Best Practices for Investing in Cryptocurrencies in 2019


If you are a typical American looking to grow your savings portfolio, chances are you may be ill equipped to begin the next step in this financial journey. The Federal Reserve Board has found that about half of Americans are investing in even the standard stock market. Beyond that, younger Americans are avoiding potentially lucrative investment opportunities in the market altogether at an alarming rate, with the 2008 crash cited as the largest motivating factor for their wariness.

Investing is a risky game – there is no doubt about that – but the reward, especially for younger investors who get into the market early on can be enormous. All told, the Dow Jones has been steadily increasing in value over a hundred-year lifetime, even with the series of major and minor crashes that have seen stock values and consumer confidence in the market plummet. The success of the DJIA has given rise to other mediums of investing, the most popular being forex trading and now cryptocurrencies, which functions as a hybrid of the two. However, with the novelty of cryptocurrencies still settling on many investors contemplating the jump into this new market, it can be difficult to identify the best cryptocurrency to invest in for 2019 and beyond.

Cryptocurrency trading is a lot like standard commodity buying on the stock market: Price shifts tend to take the form of stock pricing movements, and you can even buy crypto on many stock exchange trading platforms.

Where cryptocurrency differs is really everywhere else. Bitcoin was launched as a proof of concept in 2008 and quickly gained a following for its security and unique take on social and financial interaction. Put simply, Bitcoin — as well as its progeny in this space — are financial assets that can be used to make purchases, much like the dollar or Euro, but these assets exist as decentralized commodities. This means that there is no central bank issuing and controlling the value of cryptocurrencies like there is behind the national monetary instruments that countries around the world do business in every day. The best way to visualize how these assets are maintained is a Google Docs page. You and your coworkers or friends all sign in to see the document and can all see changes made to the page at any given time by any participant. This is how genuine transactions are validated in the blockchain and false coins are prevented from being added to the pool much in the same way that inventive anti-forgery devices are built in to the bills printed by a federal mint.

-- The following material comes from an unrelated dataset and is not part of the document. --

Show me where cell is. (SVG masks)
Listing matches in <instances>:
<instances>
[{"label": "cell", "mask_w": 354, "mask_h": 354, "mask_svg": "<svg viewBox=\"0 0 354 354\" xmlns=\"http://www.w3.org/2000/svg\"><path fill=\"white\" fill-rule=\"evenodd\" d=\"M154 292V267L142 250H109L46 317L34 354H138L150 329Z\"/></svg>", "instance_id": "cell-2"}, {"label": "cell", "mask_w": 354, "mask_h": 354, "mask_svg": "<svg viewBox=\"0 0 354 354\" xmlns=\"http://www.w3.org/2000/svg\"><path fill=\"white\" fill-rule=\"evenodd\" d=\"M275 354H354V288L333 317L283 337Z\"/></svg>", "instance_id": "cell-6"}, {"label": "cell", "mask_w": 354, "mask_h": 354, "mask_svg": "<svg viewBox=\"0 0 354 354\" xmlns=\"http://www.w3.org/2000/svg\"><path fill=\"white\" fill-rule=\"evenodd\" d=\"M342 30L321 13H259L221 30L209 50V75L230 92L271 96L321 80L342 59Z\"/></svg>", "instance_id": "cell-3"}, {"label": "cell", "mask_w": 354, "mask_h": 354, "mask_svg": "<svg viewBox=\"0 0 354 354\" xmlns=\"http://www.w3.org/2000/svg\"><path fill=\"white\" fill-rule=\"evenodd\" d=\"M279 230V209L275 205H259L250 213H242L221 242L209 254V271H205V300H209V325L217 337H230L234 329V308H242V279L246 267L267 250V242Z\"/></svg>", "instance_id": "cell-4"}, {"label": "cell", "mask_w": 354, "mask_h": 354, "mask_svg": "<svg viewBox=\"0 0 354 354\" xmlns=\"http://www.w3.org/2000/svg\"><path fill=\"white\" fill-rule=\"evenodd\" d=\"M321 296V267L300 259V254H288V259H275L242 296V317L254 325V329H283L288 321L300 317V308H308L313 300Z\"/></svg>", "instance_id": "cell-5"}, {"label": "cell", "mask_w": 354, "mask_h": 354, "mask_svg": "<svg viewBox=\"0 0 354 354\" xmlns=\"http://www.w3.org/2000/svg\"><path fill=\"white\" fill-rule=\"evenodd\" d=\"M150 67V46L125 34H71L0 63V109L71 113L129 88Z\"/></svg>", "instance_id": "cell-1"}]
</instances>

Instead of relying on a single authority to assign and maintain the value of a Bitcoin or Ripple, the coins’ value is based on the strength of the blockchain and consumer speculation. This is where cryptocurrency becomes interesting for the investor.

Like all commodities, events in the real-world affect price levels, and these can fluctuate rapidly or yaw slowly over time. Crypto pricing tends to move wildly, making for increasingly opportune gaps for investors to get in at friendly price points before seeing the value rocket back up.

While the crypto market can take longer to recover than the traditional stock market, the ability to buy and sell coins is not limited to any specified trading hours or regulations that bind day trading. In fact, many investors use an automated trading bots like Bitcoin Lifestyle that predicts positive patterns in the market and makes great profits daily, without the necessity to keep changing settings and placing the trades yourself.  This means that you can build your knowledge of the market’s reactive habits over days or weeks rather than months, and begin to grow your investment faster than in a traditional stock trading setting. 

Cryptocurrency is the new frontier in wealth building. Even ten years on this mode of trading has not been fully integrated into mainstream investing, but it is primed to lend explosive growth to a smart portfolio of investments.